Ein Indikatoren-gestützter Vergleich auf der Makroebene der Schulsysteme von Finnland sowie Bosnien und Herzegowina
Adnan Hamzic
Abkürzungsverzeichnis
APOSO Agencija za predskolsko, osnovno i srednje obrazovanje (Agentur für Vor-, Grund- und Mittelschulbildung)
BiH Bosnien und Herzegowina
FBiH Bosnische Föderation (eine der beiden Teilentitäten von BiH)
LuL Lehrer und Lehrerinnen
KM Konvertible bosnische Mark (Währung in BiH)
OECD Organization for Economic Co-Operation and Development
OSCE Organisation for Security and Co-Operation in Europe
OHR Office of the High Representative/ Büro der Hohen Repräsentanten in BiH
RS Republika Srpska (eine der beiden Teilentitäten von BiH)

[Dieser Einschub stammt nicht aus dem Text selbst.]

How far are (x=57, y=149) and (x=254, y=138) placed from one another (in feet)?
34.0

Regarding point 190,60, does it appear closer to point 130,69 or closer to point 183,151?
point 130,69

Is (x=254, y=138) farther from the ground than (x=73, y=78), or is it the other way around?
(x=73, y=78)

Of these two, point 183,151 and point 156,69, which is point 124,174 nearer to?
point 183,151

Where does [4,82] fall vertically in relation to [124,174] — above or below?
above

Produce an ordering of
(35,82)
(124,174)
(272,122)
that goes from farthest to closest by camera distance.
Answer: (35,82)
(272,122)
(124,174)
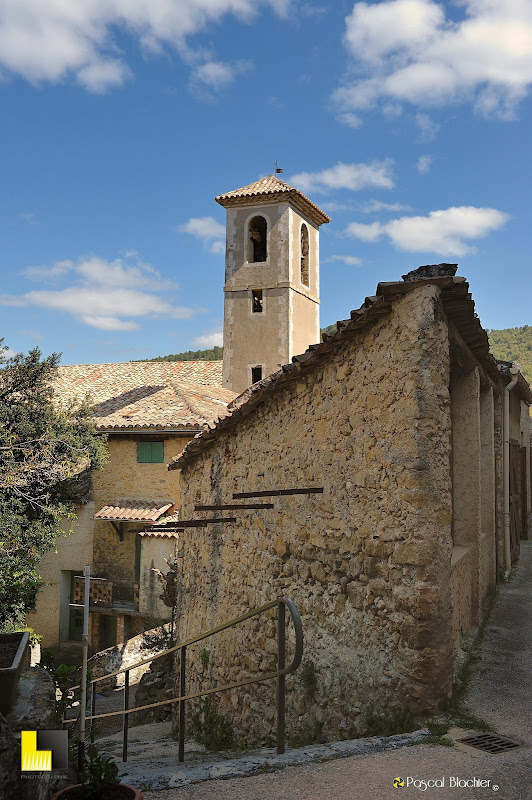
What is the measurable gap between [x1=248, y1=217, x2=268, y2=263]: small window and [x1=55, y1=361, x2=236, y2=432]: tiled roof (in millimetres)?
4478

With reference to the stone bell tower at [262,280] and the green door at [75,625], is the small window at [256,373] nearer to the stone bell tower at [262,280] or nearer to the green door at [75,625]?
the stone bell tower at [262,280]

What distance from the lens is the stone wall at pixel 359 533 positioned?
15.6 feet

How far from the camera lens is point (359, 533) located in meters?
5.35

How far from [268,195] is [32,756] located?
72.4 feet

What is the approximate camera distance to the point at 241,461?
25.2 ft

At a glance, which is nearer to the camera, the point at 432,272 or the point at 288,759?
the point at 288,759

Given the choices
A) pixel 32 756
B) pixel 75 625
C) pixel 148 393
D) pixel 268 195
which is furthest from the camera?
pixel 268 195

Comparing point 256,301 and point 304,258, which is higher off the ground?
point 304,258

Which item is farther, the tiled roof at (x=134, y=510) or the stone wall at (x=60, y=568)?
the stone wall at (x=60, y=568)

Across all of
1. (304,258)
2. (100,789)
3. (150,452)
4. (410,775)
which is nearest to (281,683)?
(410,775)

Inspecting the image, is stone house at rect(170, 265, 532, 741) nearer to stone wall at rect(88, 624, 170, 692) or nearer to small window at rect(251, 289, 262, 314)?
stone wall at rect(88, 624, 170, 692)

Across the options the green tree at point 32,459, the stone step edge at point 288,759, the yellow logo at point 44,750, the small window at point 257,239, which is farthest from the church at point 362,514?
the small window at point 257,239

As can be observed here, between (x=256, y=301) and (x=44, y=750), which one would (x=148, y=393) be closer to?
(x=256, y=301)

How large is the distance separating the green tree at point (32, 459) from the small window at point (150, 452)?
1236 millimetres
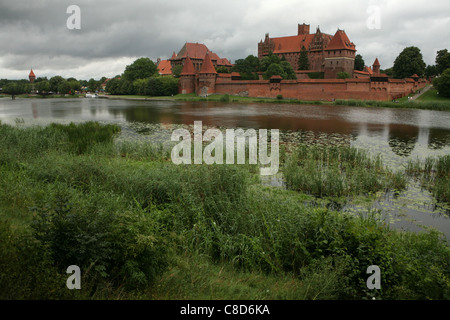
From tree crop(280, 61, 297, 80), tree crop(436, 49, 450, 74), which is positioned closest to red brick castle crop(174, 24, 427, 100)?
tree crop(280, 61, 297, 80)

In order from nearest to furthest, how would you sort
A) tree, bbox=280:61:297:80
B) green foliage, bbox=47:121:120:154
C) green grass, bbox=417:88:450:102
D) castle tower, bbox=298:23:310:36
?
1. green foliage, bbox=47:121:120:154
2. green grass, bbox=417:88:450:102
3. tree, bbox=280:61:297:80
4. castle tower, bbox=298:23:310:36

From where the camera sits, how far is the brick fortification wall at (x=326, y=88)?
1523 inches

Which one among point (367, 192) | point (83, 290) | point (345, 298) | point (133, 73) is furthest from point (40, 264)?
point (133, 73)

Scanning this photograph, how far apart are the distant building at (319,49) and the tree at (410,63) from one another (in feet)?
20.5

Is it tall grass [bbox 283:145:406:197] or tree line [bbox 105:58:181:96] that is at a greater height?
tree line [bbox 105:58:181:96]

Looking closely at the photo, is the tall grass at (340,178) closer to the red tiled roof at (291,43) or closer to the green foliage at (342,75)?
the green foliage at (342,75)

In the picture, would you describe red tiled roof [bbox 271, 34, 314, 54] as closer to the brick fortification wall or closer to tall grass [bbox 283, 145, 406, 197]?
the brick fortification wall

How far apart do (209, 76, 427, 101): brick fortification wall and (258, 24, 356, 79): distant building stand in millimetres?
7314

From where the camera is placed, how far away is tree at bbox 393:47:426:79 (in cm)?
4531

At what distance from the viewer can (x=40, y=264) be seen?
2.66m

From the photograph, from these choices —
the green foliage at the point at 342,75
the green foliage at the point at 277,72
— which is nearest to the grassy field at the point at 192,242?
the green foliage at the point at 342,75

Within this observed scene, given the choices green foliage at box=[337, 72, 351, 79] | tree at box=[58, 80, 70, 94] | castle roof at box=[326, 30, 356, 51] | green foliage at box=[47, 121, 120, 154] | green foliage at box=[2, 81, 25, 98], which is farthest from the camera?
green foliage at box=[2, 81, 25, 98]

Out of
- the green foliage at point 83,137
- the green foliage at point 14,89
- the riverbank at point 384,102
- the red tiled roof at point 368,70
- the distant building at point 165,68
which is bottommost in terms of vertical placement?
the green foliage at point 83,137

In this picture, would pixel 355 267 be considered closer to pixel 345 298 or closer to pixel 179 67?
pixel 345 298
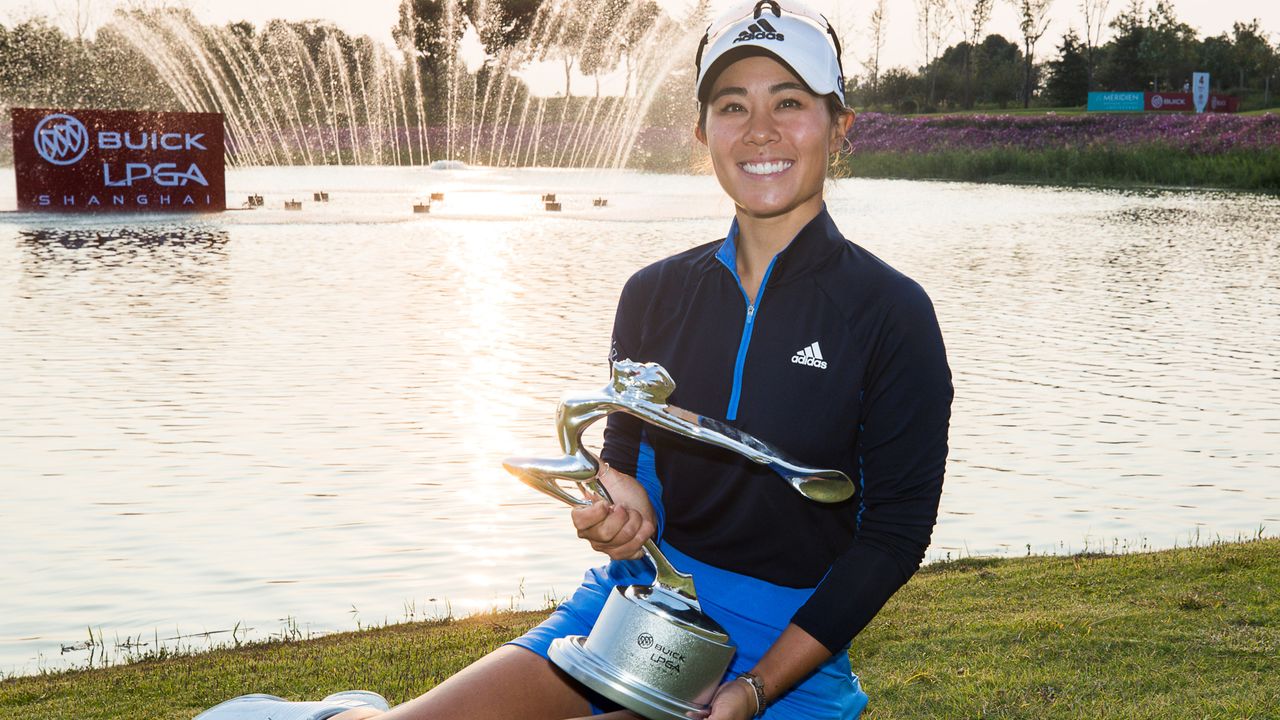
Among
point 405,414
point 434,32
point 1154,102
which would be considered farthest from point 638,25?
point 405,414

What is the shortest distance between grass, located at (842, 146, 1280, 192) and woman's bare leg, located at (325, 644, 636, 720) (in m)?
40.9

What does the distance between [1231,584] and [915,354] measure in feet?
12.8

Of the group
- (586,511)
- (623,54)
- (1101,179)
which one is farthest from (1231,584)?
(623,54)

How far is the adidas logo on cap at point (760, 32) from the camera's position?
2648mm

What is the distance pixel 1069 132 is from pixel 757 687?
56.6 metres

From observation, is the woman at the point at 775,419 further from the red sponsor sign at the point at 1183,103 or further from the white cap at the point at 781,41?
the red sponsor sign at the point at 1183,103

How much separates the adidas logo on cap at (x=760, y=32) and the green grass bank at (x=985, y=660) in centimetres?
258

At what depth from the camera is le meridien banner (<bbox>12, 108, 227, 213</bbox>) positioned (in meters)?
25.2

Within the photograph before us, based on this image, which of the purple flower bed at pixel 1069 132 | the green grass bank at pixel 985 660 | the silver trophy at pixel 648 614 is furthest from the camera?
the purple flower bed at pixel 1069 132

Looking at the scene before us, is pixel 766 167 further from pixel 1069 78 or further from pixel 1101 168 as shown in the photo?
pixel 1069 78

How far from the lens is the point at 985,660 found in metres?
4.91

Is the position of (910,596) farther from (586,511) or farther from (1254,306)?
(1254,306)

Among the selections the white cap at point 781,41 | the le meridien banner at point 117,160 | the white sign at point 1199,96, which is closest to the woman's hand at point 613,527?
the white cap at point 781,41

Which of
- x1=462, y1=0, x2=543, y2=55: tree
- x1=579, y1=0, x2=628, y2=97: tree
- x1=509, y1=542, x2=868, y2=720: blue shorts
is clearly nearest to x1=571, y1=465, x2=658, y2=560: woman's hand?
x1=509, y1=542, x2=868, y2=720: blue shorts
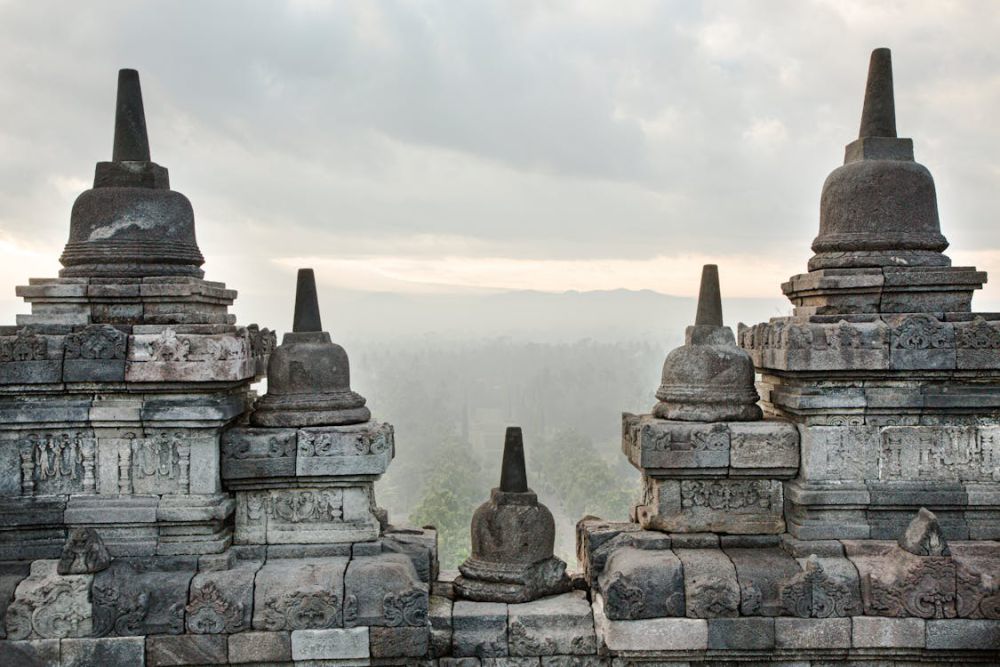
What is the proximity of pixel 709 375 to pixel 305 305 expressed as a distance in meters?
2.81

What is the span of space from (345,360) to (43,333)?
191cm

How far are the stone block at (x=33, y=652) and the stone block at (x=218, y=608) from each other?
766 mm

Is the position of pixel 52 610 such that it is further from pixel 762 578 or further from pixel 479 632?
pixel 762 578

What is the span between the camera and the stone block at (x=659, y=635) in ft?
16.9

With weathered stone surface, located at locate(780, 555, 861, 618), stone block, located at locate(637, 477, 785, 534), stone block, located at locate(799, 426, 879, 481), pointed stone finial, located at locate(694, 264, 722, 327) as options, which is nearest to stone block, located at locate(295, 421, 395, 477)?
stone block, located at locate(637, 477, 785, 534)

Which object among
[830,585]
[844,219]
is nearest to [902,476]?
[830,585]

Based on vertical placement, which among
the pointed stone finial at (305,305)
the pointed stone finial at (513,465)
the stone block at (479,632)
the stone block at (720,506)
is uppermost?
the pointed stone finial at (305,305)

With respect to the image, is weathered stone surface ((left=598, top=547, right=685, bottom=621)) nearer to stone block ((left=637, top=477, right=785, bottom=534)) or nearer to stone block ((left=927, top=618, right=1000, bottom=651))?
stone block ((left=637, top=477, right=785, bottom=534))

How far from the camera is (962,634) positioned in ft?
16.7

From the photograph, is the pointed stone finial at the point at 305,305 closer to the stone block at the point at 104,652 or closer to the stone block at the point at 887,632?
the stone block at the point at 104,652

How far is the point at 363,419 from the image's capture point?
5.80m

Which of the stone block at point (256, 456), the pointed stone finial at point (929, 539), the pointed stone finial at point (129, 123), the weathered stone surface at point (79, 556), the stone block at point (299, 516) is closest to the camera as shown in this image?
the weathered stone surface at point (79, 556)

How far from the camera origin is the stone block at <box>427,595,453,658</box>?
210 inches

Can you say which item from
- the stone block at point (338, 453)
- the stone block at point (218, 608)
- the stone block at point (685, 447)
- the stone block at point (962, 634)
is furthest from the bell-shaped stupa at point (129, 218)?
the stone block at point (962, 634)
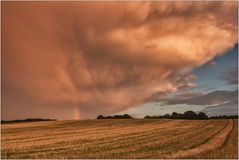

SFRJ Sozialistische Föderative Republik Jugoslawien
SuS Schüler und Schülerinnen
Trennung von Unterrichtsklassen nach ethnisch-nationaler Zugehörigkeit, gegen die Segregation streikende Schüler und Schülerinnen (nachfolgend mit SuS abgekürzt), weit verbreitete Korruption, schlecht ausgebildete Lehrer und Lehrerinnen (nachfolgend mit LuL abgekürzt), mangelhafte institutionelle Bedingungen für erfolgreiches Lernen, drei voneinander abweichende Curricula in einem Staat, drei völlig unterschiedliche Perspektiven auf Geschichte, drei verschiedene Sprachen sowie zwei divergierende Schriftsprachen. Um welches Bildungssystem eines mittelfristigen EU-Beitrittskandidaten handelt es sich bei dieser Beschreibung? Diese Beschreibung trifft auf das Schulsystem in Bosnien und Herzegowina (nachfolgend mit BiH abgekürzt) zu. Seit Jahren kämpft das Land im Herzen des Balkans mit diesen Herausforderungen. Die Aussicht auf Besserung ist schwindelerregend gering, obwohl internationale Vereinigungen seit Beendigung des Krieges im Jahr 1995 versuchen Reformen anzustoßen, die den Status Quo im Bildungsbereich verbessern. Deshalb die vorliegende Arbeit genauer auf die Schwachpunkte des Schulsystems in BiH ein und beleuchtet diese näher. Da BiH nicht regelmäßig an internationalen Vergleichsstudien teilnimmt, wie beispielsweise TIMSS oder PISA, verfügt diese Arbeit über keine aussagekräftigen Daten, die ein abschließendes Urteil zu der Leistungsfähigkeit des Bildungssystems in BiH erlauben. Die einzige Teilnahme an einer internationalen Vergleichsstudie BiH’s liegt mittlerweile 12 Jahre zurück. Damals nahmen die SuS BiH‘s an der Vergleichsstudie TIMSS teil. Die Resultate waren ernüchternd, denn es wurde aufgezeigt, dass SuS in BiH nicht über die angestrebten Kenntnisse und Fähigkeiten verfügen. Insbesondere wurden große Defizite bei Problemlösungen festgestellt.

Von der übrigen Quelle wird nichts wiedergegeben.